**CONSEGNA 1**: Trascrivi parola per parola i record, cominciando dalla riga che contiene "By looking at" e proseguendo fino all'ultima riga dei record, con entrambi gli estremi inclusi. Ometti le immagini dalla risposta.

Il cadavere di De Salvo è stato restituito dal mare domenica mattina. Il corpo della donna, Antonia Azzolini, 69 anni, è stato trovato invece poche ore dopo sul letto di una stanza d’albergo del lungomare di Bari. È qui che i due avrebbero deciso di suicidarsi. Forse assumendo barbiturici. È l’ipotesi al vaglio di carabinieri e polizia: sui due corpi infatti non sono state trovate lesioni evidenti, ma sarà l’autopsia a confermare come sono morti i coniugi. Nella camera però sono state trovate decine di lettere che raccontano la disperazione dei due.
Il dramma della coppia inizia nel 2004 quando Salvatore, rappresentante di tessuti, perde il lavoro. I due scivolano in una profonda depressione. Provano per due volte a suicidarsi assumendo barbiturici ma qualcosa non va e si risvegliano di nuovo insieme. Nel 2007 vengono sfrattati e chiedono aiuto ai servizi sociali. Attraverso l’intervento del Comune di Bari vengono ospitati in un alloggio sociale. Cercano di risalire la china. Salvatore scrive quasi 600 lettere di richiesta di assunzione. Ma a 60 anni è difficile trovare un nuovo lavoro. Così l’uomo decide di rivolgersi ai politici.

**CONSEGNA 2**: Elenca tutti i numeri scritti in cifre che compaiono nell'articolo sulla coppia di Bari.

**DATI DA ELABORARE**:
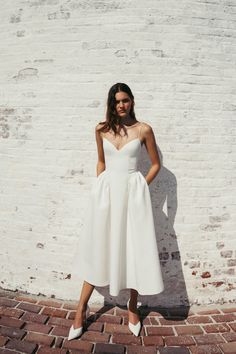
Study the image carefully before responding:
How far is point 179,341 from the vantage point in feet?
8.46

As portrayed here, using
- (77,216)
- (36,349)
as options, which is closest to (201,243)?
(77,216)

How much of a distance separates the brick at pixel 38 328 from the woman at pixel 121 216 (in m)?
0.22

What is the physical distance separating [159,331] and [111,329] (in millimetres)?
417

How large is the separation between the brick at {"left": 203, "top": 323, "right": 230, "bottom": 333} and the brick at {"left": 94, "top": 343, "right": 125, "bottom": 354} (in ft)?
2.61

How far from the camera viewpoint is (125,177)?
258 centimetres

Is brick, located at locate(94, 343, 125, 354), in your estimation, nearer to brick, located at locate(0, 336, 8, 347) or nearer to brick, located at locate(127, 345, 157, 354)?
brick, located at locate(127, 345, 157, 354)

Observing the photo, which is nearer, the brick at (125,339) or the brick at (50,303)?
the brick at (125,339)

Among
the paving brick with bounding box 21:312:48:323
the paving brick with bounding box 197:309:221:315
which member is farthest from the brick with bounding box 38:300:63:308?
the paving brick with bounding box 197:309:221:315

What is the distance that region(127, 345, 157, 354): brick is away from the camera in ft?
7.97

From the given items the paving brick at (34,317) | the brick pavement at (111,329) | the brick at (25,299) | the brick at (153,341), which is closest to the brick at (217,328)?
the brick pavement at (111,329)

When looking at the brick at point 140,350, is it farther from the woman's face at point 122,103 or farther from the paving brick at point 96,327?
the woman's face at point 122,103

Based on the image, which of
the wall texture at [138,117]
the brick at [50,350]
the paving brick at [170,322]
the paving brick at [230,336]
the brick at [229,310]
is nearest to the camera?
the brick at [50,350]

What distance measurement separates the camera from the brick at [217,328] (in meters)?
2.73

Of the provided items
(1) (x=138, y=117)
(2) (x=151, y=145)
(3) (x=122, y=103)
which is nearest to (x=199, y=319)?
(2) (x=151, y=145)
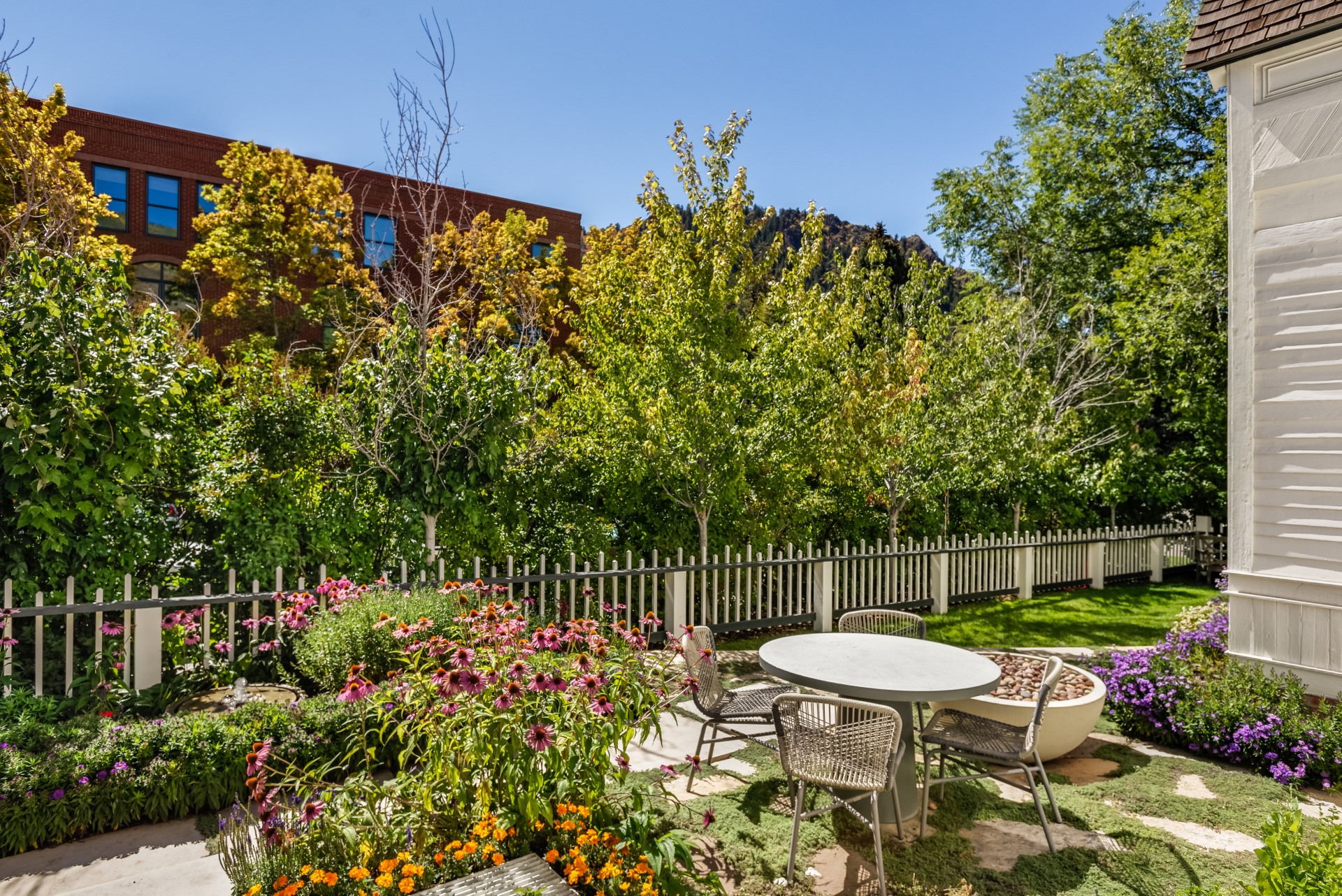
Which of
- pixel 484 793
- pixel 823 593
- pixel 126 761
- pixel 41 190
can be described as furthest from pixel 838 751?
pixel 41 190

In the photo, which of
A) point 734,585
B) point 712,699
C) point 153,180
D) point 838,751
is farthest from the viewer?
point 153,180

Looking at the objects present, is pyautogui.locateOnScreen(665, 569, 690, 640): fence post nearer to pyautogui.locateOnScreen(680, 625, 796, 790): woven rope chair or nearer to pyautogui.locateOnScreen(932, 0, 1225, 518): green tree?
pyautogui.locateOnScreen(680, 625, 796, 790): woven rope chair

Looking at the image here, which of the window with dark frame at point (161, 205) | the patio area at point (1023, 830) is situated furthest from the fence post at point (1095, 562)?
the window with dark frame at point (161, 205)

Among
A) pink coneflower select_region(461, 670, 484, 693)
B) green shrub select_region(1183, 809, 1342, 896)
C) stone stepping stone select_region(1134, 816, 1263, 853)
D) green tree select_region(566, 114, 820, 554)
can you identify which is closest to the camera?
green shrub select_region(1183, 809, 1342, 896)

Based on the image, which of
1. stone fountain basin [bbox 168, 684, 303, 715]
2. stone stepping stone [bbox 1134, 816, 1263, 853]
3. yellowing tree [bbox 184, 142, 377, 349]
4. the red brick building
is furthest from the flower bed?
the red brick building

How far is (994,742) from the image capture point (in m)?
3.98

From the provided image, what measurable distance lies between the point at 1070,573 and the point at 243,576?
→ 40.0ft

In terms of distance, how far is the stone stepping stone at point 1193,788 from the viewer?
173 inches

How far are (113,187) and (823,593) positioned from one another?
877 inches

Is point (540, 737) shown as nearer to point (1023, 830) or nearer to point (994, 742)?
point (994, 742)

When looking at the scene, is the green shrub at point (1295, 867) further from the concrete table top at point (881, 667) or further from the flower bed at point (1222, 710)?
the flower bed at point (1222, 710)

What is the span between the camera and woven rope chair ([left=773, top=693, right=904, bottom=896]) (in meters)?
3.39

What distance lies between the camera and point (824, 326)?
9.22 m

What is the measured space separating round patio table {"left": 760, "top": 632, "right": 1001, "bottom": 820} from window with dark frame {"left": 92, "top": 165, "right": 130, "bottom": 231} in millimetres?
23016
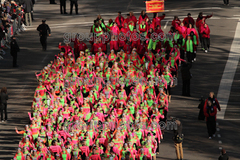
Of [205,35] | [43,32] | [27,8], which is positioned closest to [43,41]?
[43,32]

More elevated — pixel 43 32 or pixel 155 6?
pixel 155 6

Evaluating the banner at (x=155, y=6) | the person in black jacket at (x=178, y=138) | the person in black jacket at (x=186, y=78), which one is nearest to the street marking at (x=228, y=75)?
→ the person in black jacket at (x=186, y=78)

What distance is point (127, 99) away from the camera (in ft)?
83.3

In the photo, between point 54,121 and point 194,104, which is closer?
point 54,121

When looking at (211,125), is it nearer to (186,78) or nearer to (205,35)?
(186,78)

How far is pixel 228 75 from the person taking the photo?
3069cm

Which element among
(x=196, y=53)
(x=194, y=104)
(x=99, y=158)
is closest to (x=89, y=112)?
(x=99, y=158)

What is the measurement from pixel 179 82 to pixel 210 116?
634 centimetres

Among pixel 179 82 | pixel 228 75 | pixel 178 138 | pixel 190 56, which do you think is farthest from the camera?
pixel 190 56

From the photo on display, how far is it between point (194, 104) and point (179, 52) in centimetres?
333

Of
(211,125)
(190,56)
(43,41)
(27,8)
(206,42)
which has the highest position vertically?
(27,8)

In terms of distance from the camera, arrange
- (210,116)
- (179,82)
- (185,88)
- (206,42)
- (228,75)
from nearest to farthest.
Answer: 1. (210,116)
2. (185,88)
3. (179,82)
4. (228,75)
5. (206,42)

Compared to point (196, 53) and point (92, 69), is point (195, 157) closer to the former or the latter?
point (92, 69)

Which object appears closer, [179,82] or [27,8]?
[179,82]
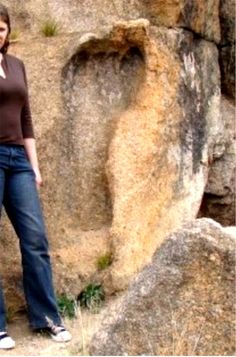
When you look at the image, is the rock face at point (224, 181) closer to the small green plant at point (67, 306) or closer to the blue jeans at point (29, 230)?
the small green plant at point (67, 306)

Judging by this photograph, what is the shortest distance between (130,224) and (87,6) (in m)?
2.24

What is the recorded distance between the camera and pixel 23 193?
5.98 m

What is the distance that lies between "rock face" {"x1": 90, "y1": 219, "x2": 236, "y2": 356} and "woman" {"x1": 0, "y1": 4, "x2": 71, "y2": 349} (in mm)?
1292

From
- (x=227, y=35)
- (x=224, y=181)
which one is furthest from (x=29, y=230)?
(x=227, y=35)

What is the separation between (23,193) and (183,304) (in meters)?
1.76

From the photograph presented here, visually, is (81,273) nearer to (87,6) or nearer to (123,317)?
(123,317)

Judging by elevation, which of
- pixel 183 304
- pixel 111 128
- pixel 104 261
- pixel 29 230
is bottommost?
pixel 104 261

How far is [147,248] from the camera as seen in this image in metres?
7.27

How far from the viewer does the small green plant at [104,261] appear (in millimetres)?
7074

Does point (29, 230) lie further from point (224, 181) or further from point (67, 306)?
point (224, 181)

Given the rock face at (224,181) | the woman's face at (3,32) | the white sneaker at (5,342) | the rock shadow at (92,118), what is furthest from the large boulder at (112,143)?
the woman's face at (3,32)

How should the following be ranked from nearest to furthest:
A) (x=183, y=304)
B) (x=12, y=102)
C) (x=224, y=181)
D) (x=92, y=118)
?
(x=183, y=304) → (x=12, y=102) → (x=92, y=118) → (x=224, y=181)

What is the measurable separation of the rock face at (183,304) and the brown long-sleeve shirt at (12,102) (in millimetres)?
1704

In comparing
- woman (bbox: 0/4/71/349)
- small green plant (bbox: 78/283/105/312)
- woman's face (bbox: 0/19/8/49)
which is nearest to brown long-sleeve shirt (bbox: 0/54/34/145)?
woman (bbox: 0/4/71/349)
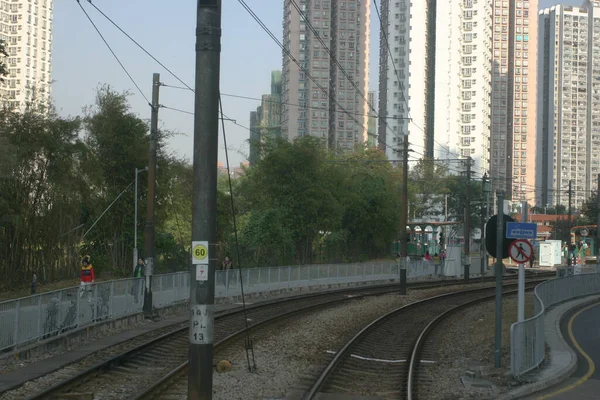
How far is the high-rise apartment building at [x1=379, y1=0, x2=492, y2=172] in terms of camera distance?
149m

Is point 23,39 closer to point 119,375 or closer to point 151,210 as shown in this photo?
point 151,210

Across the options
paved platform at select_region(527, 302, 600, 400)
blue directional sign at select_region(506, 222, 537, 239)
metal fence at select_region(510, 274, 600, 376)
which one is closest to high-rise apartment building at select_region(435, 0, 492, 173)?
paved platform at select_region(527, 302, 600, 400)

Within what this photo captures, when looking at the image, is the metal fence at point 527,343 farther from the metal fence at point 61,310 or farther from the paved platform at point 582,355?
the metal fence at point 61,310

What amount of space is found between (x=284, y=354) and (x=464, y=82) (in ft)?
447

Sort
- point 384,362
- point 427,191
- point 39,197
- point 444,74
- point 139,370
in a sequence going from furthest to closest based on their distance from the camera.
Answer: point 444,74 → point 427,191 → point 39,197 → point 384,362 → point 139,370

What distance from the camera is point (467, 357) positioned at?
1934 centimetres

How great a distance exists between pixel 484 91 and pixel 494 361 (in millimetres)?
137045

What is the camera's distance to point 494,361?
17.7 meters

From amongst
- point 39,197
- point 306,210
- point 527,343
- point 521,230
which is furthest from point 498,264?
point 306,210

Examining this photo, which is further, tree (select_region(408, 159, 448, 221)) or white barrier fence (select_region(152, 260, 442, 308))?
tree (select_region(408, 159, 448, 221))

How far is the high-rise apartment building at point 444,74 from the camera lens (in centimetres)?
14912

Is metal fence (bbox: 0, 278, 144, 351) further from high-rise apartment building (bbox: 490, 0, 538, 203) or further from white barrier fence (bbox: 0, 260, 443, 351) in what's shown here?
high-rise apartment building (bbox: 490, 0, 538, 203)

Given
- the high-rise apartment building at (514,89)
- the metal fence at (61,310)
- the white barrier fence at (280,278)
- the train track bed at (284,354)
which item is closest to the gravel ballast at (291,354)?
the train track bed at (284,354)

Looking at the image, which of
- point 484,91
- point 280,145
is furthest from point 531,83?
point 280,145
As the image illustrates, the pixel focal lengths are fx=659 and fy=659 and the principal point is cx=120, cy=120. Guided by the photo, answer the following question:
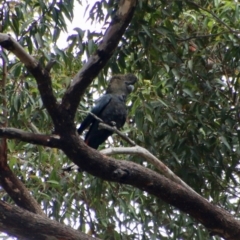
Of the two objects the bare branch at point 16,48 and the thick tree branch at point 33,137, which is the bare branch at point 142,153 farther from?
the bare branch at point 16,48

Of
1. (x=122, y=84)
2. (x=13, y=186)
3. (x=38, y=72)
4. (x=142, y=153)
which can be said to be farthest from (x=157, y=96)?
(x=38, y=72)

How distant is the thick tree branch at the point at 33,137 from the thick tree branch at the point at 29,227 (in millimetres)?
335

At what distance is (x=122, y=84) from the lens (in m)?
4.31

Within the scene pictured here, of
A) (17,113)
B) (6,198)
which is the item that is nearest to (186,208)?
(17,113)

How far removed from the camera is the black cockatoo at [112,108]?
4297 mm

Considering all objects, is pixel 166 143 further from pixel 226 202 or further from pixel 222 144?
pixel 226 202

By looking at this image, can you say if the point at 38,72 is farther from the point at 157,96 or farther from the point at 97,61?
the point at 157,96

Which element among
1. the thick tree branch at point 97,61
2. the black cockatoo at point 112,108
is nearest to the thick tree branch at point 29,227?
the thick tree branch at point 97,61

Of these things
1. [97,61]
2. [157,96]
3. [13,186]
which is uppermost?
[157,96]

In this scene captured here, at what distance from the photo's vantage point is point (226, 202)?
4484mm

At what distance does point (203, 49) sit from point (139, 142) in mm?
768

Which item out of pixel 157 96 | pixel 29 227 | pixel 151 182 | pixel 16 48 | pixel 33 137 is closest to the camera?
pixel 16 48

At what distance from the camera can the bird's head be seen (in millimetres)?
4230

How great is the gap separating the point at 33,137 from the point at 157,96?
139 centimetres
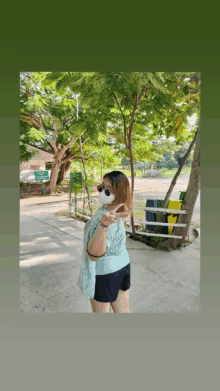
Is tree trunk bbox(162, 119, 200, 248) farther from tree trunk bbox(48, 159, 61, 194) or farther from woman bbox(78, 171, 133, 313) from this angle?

**SOLUZIONE SCRITTA 1**:
By looking at this image, can you say if the point at 38,72 is farther from the point at 157,96 or farther from the point at 97,61?
the point at 157,96

Which element among
1. the thick tree branch at point 97,61
2. the black cockatoo at point 112,108
is nearest to the thick tree branch at point 29,227?
the thick tree branch at point 97,61

Of these things
1. [97,61]
2. [157,96]
3. [13,186]
which is uppermost?
[157,96]

In this scene captured here, at what distance from the photo's vantage point is point (226, 202)?
4484mm

At what distance does point (203, 49) sit from point (139, 142) in mm?
768

Which item out of pixel 157 96 | pixel 29 227 | pixel 151 182 | pixel 16 48 | pixel 33 137 is closest to the camera?
pixel 16 48

At what distance from the camera can the bird's head be seen (in millimetres)?
4230

How great is the gap separating the point at 33,137 from the point at 157,96?
139 centimetres
Is tree trunk bbox(162, 119, 200, 248) farther from tree trunk bbox(48, 159, 61, 194) or farther from woman bbox(78, 171, 133, 313) from this angle?

**SOLUZIONE SCRITTA 2**:
69
2004
2007
600
60